There were a lot of boats here that we knew, including "Lioness III", another boat we left Georgetown with and hadn't seen since April 4. We had a big pot luck at the pool one night and exchanged visits with another Nauticat 43 "Woodfield II" John and Dee King from England - a delightful couple that gave us lots of information and advice about the countries ahead of us. They've been in the Caribbean for 17 years and were headed back to the Med this summer.
After two nights at the Marina we left at 10:15 AM for an easy sail down to Soufriere Town in the south of St. Lucia.

We picked up moorings off the beach in the shadow of Petit Piton, one of two dramatic towering thin mountains that rise up directly from the sea here, both around 2500 feet. We had a lovely early dinner and wine sitting in our cockpit with the wonderful view and sunset. We went right to bed afterwards because at 3 AM all five boats dropped our moorings and headed out to sea, the still visibly looming pitons against the stars. It was windy and rough again in the channel but the boat handled so well, under reefed sails but averaging over 7 knots -
very exhilarating. We had to turn the motor on for a while in the lee of St. Vincent as the wind alternated between howling through the mountain passes and dead calm when directly behind them. By this time it was light out and we enjoyed the beautiful green coast of the island. Next fall we will stop there and see it but now we have to make tracks. Once into the next channel the waves were wild again but the wind steadier. We had been warned to take our sails down before entering Admiralty Bay in Bequia gusts of wind up to 38 knots hit us as we rounded Devil's Table.

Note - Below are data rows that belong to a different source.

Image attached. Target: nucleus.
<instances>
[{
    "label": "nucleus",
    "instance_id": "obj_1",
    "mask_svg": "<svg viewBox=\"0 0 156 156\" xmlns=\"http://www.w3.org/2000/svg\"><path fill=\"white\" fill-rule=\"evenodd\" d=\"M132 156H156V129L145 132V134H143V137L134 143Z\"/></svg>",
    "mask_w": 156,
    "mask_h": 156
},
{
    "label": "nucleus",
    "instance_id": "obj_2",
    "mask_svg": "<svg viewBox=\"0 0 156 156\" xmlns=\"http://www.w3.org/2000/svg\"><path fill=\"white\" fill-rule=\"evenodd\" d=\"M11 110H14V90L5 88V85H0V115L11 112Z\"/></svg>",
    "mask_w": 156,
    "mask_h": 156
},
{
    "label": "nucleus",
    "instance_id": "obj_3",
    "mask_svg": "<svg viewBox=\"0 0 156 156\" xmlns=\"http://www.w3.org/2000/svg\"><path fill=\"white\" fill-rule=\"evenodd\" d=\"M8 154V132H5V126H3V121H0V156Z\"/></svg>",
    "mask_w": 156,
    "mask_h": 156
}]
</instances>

Due to this, we spent a bit of time anchoring and made sure we were well dug in. This lovely big bay is surrounded by white beaches and a charming red roofed town, Port Elizabeth (view from the town). We were off Princess
Margaret Beach among many boats. This is a popular spot for cruisers. We found our friends Luis and Natalia from "Vagamundo" here and spent the next day with them. We had breakfast at a small cafe and then walked up to the fort for a beautiful view followed by an exploration of the town. Several craft artists have studios and shops here. One makes beautiful boat models, shown here. Our friends from "Dreamtime" arrived and came over for the evening. We won't see these two boats and "Diesel Duck" until we return in August to Trinidad because we need to make tracks south. We have plane reservations home in late June from Trinidad.